* **GOAL A**
In the write-up on WinDbg's slow command output, which method took 99.8% of the CPU time in the DML parser?
* **GOAL B**
Pick up the account of the WinDbg DML parser slowdown after its last sentence and keep writing it.

* **SELECTED TEXT**
□ □ □ □ □

One of my pet project is writing a custom command window for WinDbg. When testing that custom command window with big outputs, I quickly noticed that the performance was unacceptable: the first few lines would be displayed smoothly, then the application would become slower and slower until almost freezing. I therefore decided to optimize my implementation: tweaking the rendering code, batching updates, … But no matter what I did, the performance was still bad. Worse still: there was no noticeable improvement at all.

That’s when I realized I broke the three first rules of optimization: measure, measure, and measure some more. So I fired up JetBrains dotTrace and started profiling the application.

WinDbg profile when executing a large command WinDbg profile when executing a large command

As is often the case, the bottleneck wasn’t where I was searching. In fact, it wasn’t in my code at all. WinDbg is supporting hypertext through a syntax called Debugger Markup Language (aka DML): this is how you get nice clickable links. And it seemed that WinDbg’s DML parser was the biggest hotspot by far, even though I wasn’t actually using it. In fact, the same performance issue occurred with the native command window.

Digging deeper, it seemed that a whopping 99.8% of the CPU time in the DML parser was spent… In StringBuilder.get_Chars:

What can the DML parser possibly do to cause this? Let’s dig into it.

□ □ □ □ □

* **DATA RECORDS**
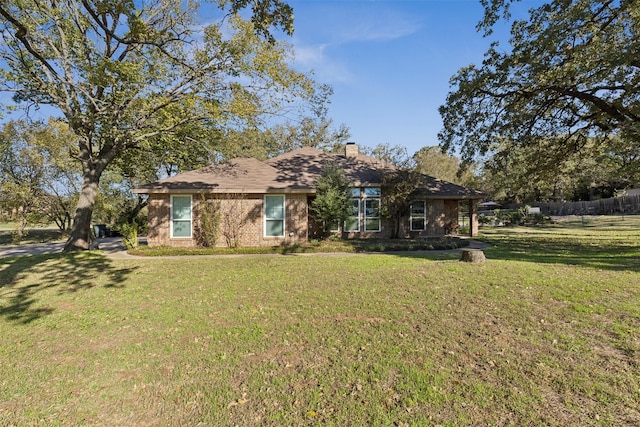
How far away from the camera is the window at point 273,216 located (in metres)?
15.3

□ □ □ □ □

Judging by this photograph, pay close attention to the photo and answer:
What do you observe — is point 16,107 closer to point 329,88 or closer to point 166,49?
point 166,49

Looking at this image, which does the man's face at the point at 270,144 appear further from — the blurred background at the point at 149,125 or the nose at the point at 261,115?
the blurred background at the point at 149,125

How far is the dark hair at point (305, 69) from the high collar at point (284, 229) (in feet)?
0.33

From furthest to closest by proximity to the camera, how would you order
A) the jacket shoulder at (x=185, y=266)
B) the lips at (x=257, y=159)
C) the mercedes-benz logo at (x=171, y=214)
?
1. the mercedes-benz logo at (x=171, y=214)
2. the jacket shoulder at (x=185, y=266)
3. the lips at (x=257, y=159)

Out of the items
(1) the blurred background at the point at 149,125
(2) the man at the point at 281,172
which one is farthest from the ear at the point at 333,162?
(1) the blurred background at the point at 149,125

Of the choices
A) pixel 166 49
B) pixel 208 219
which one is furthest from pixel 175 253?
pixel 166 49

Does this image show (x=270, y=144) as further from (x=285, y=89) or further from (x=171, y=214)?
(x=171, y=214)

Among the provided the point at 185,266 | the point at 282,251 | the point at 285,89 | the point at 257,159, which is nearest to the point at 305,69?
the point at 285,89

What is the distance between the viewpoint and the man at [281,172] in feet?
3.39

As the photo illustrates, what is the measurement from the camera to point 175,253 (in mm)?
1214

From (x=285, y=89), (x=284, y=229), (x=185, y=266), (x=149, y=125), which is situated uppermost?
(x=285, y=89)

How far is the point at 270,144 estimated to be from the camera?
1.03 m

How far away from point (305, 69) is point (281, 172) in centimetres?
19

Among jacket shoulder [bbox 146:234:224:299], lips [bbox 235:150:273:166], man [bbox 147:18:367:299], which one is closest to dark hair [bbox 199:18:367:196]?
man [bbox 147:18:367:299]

□ □ □ □ □

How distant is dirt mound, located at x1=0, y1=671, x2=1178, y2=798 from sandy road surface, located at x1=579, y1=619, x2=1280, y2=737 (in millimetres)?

□ □ □ □ □

* **OUTPUT A**
StringBuilder.get_Chars

* **OUTPUT B**
StringBuilder char accessor

Looking at the code with a decompiler, I could reconstruct how WinDbg processes the output of the commands:

  • Whenever the debugging engine outputs something, append it to a buffer (a StringBuilder)

  • In the background, run a loop that parses a few nodes from the buffer (DML looks a lot like HTML), refreshes the UI, parses a few more nodes, and so on

  • If at some point there are no more nodes in the buffer, clear it

The important part to understand is that the parsing loop maintains an index indicating how much of the buffer it had parsed, but clears the buffer only when it is fully processed.

The parsing code itself is straightforward, iterating character by character to detect the beginning and the end of the nodes and creating the corresponding data structures. Individual characters are accessed using the StringBuilder indexer, which appears as StringBuilder.get_Chars in the profiler trace.

But how many times does the DML parser uses the indexer to consume that much CPU? The answer is… less than you would think.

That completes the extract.